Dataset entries
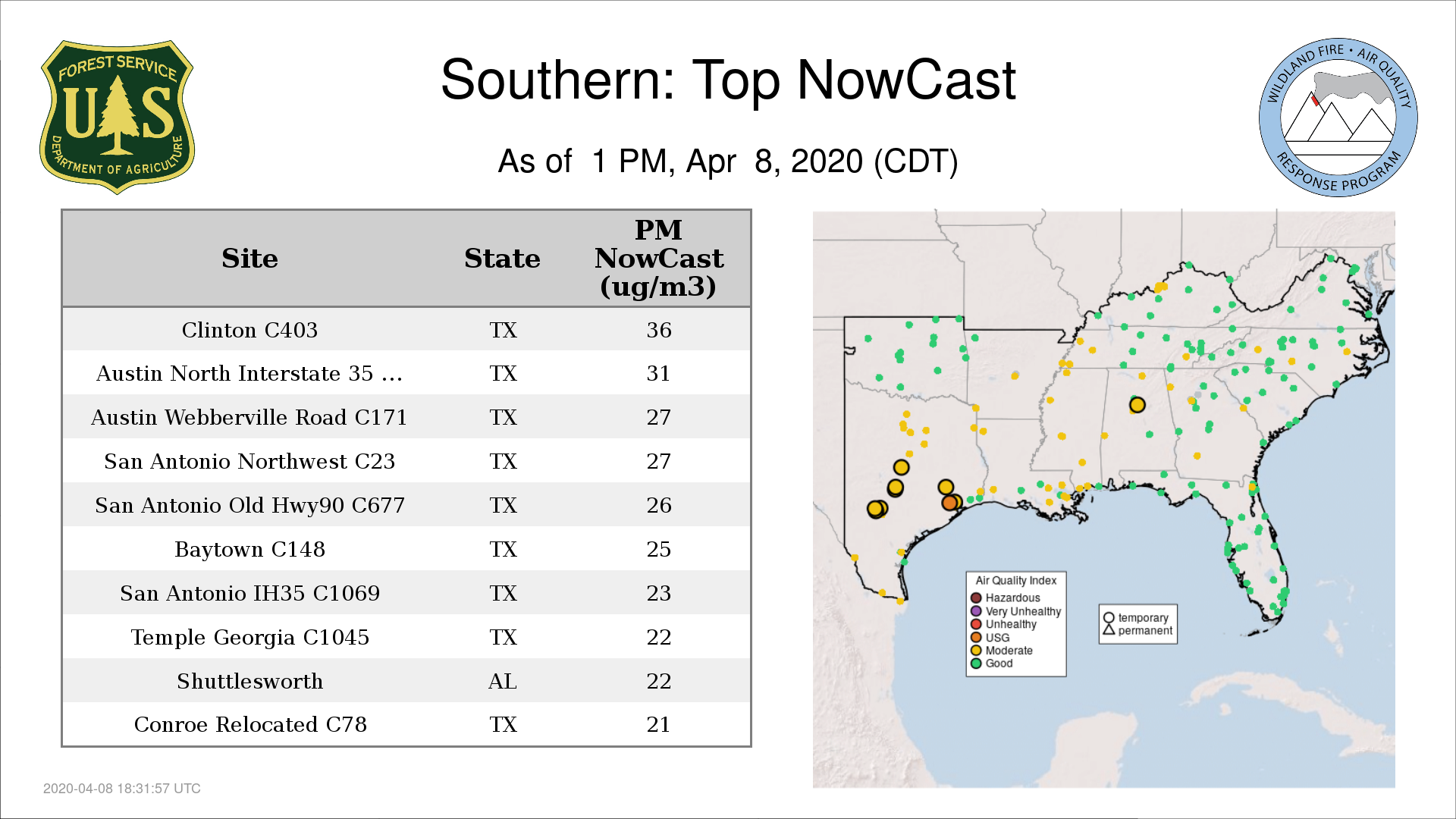 FOREST SERVICE
U S
DEPARTMENT OF AGRICULTURE

Southern: Top NowCast

As of 1 PM, Apr 8, 2020 (CDT)

WILDLAND FIRE • AIR QUALITY
RESPONSE PROGRAM

| Site | State | PM NowCast (ug/m3) |
|---|---|---|
| Clinton C403 | TX | 36 |
| Austin North Interstate 35 ... | TX | 31 |
| Austin Webberville Road C171 | TX | 27 |
| San Antonio Northwest C23 | TX | 27 |
| San Antonio Old Hwy90 C677 | TX | 26 |
| Baytown C148 | TX | 25 |
| San Antonio IH35 C1069 | TX | 23 |
| Temple Georgia C1045 | TX | 22 |
| Shuttlesworth | AL | 22 |
| Conroe Relocated C78 | TX | 21 |

Air Quality Index
Hazardous
Very Unhealthy
Unhealthy
USG
Moderate
Good

temporary
permanent

2020-04-08 18:31:57 UTC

About this exercise -
When a line contains the string "Austin", count that line; once every line of the records has been checked, state the count alone.

Result for this exercise -
2